Extracted text:

::::::::

Churches

Rest Awhile

A busy day of Christmas shopping, I think I have crossed all off my list, just as well, as they have forecasted that we will have about eight inches of snow tomorrow, Sunday.  Ha ha….. if thats happens then most of the UK will come to a grinding halt…….so hope its just a sprinkling.  We popped into a church today, but unlike the one in the photo, you couldn’t rest on a pew, due to a Christmas tree festival in progress, and pews, make nice shelves for sitting small Christmas trees on.  

The photo of the pews are in St Peter’s Church in Walpole St Peter, Norfolk, taken last year 2016.  If by chance we do have a heavy downfall of snow, husband has said he will drive me to St Peter’s, so I can take some snow photos of the exterior, and get some interior photos of the church dressed for Christmas this year 2017 🙂

Christmas Wreath

This beautiful Christmas wreath, is attached to very ancient wooden door, which stands in the corner of St Peter’s Church in Walpole St Peter, Norfolk.  If you look closely, you will see the delicate carving in the wood, which to me looks like the shape of some of the stain glass windows around the church.

::::::::

Collected data:

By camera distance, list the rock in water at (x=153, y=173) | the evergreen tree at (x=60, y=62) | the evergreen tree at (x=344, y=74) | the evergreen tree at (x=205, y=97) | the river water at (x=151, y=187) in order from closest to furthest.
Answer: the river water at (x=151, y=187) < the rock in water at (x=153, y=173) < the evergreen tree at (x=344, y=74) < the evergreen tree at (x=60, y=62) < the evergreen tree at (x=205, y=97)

::::::::

Required actions:
• a. Using the blog post about St Peter's Church, decide whether each statement agrees with it. Answer yes or no for each, and quote the words of the post that settle it.
(i) The photo of the pews was taken in 2016.
(ii) Visitors could rest on the pews in the church the writer popped into today.
(iii) The Christmas wreath hangs on a wooden door in the corner of St Peter's Church.
• b. Pick up the blog post about St Peter's Church after its last sentence and continue it for a few more sentences in the same voice.

Answers:
• a.
(i) Yes: "taken last year 2016"
(ii) No: "you couldn’t rest on a pew, due to a Christmas tree festival in progress"
(iii) Yes: "is attached to very ancient wooden door, which stands in the corner of St Peter’s Church in Walpole St Peter, Norfolk"

• b.
The Church of Santa Felicita, Florence, Italy

Florence 2016, sometimes it was very hard to work out if you were looking at church or some other building.  It was only when I got home and looked up the photos of the what I thought were churches, I was then able to give them a name.  I nearly walked by Santa Felicita, it was only because someone else was taking photos that I stopped.  It was locked, apparently it is open on Saturdays, but of course it wasn’t a Saturday, but maybe in the future we will come back on a Saturday.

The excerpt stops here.